I love eggs. I could eat them for three meals a day and be very happy. They are so versatile; equally at home playing a supporting role in sweets like cookies or cake or acting as the star of savory dishes like quiche or a frittata. When you are pressed for time and/or find yourself with nothing in the fridge at dinner time, eggs are a quick and easy foundation for a healthy dinner.
If you have never made a frittata, I highly recommend you try it. Frittatas, essentially rustic, unfussy omelets, are very easy to make, come together quickly, and can be made with whatever you have on hand. You start with whatever precooked meat and cooked or raw vegetables you have available. Cook them gently in an oven-proof skillet to warm them. Add beaten eggs and cook until the bottom is set. Sprinkle with grated cheese, pop in under the broiler, and in less than 15 minutes, dinner is served.

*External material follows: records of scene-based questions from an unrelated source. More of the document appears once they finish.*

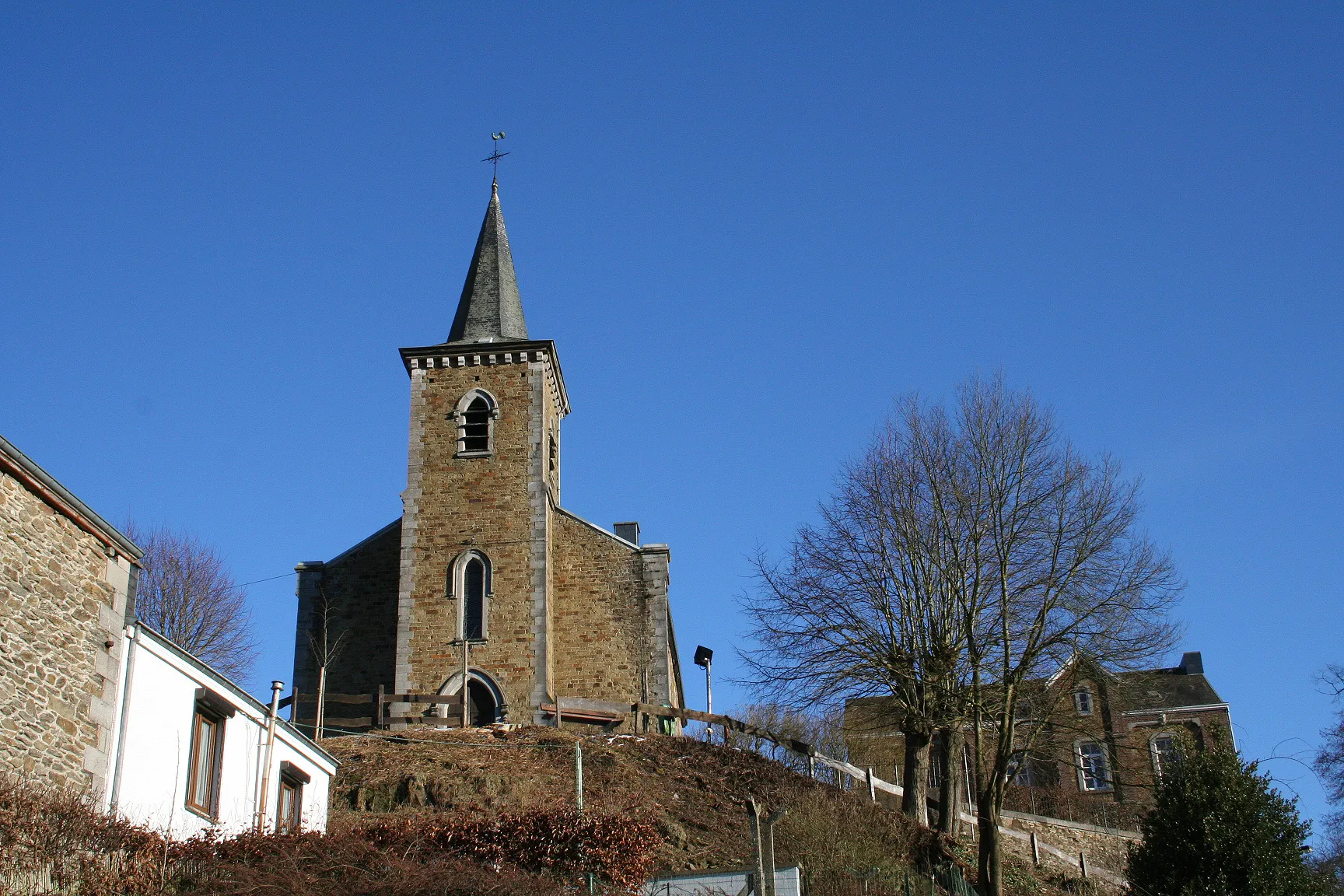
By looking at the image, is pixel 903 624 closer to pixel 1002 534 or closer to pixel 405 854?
pixel 1002 534

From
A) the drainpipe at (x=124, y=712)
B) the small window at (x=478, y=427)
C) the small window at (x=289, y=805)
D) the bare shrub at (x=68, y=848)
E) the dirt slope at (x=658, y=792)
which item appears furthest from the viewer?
the small window at (x=478, y=427)

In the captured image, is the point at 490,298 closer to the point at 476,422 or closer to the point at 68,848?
the point at 476,422

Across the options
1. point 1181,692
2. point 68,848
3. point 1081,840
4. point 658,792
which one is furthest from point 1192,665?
point 68,848

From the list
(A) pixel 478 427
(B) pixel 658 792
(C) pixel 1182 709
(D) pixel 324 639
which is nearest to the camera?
(B) pixel 658 792

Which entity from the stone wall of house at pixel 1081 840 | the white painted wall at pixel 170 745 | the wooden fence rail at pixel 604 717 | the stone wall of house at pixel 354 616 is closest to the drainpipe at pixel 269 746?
the white painted wall at pixel 170 745

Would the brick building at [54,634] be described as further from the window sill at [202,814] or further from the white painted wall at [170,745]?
the window sill at [202,814]

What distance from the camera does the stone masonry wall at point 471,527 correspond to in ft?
104

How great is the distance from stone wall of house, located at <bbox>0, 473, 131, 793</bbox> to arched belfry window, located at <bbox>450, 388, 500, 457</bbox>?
17.7m

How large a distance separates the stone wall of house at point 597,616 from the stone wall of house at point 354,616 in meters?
4.08

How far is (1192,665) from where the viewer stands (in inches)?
1901

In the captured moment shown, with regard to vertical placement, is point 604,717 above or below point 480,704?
below

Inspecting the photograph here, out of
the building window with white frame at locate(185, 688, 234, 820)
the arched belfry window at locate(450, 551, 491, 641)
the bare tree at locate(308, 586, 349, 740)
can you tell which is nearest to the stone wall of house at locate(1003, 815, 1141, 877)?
the arched belfry window at locate(450, 551, 491, 641)

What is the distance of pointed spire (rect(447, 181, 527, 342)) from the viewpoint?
36406 millimetres

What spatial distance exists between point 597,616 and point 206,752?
640 inches
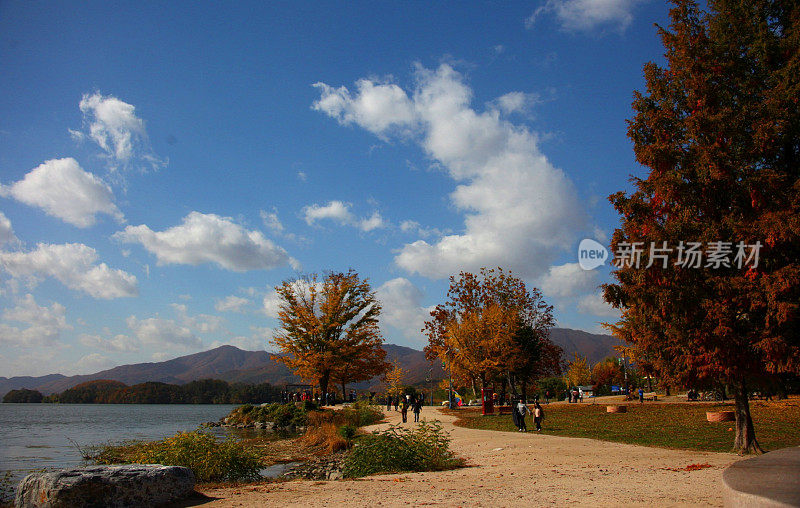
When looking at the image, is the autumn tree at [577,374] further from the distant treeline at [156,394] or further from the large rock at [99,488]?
the distant treeline at [156,394]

This recipe is for a mushroom and onion frittata but feel free to use this as a guide to the basic technique and adapt to whatever ingredients you like. Ham or bacon are always lovely additions to a frittata. Bell (or spicy) peppers, tomatoes, roasted potatoes, asparagus, broccoli, and pretty much anything that you would put in an omelet would be tasty as well. Of course, you could always go simple and use a variety of cheeses to flavor your dish. Whatever you do, frittatas make a lovely dinner or brunch dish.
Mushroom and Onion Frittata
5 large eggs
1/4 teaspoon oregano
1 small-to-medium yellow onion, finely diced
1 tbls vegetable oil
2 tbls butter
7 oz mushrooms, sliced
salt and pepper to taste
2 oz swiss cheese, shredded
grated parmesan cheese to top (optional)
Beat the eggs along with the oregano and salt and pepper to taste. Set aside.
Place a 10″ oven proof skillet over medium heat. Add the vegetable oil and the onions. Cook until the onions are softened and slightly browned, about 5-7 minutes. Add the mushrooms. Cook until the mushrooms have released all of their juices and have browned nicely, another 10-15 minutes. Remove the onion, mushroom mixture from the pan and place in a bowl.
Add the butter to the pan and heat until it is foamy and starting to brown. Add the egg mixture and reduce the heat to low. Allow the egg mixture to cook for a few minutes and set on the bottom of the pan. Add the onion and mushroom mixture to the eggs and top with the shredded swiss cheese. Continue letting the egg mixture to cook for a total of about 15-20 minutes until set and only slightly runny on the top. Sprinkle with grated parmesan cheese if using.
Place under a high broiler for about a minute until the cheese is golden brown and the top is set. Remove the pan from the oven and use a spatula to loosen the frittata from the pan and slide onto a cutting board.
Cutting the frittata into wedges (like a pizza) and eat warm or at room temp. Serves 4.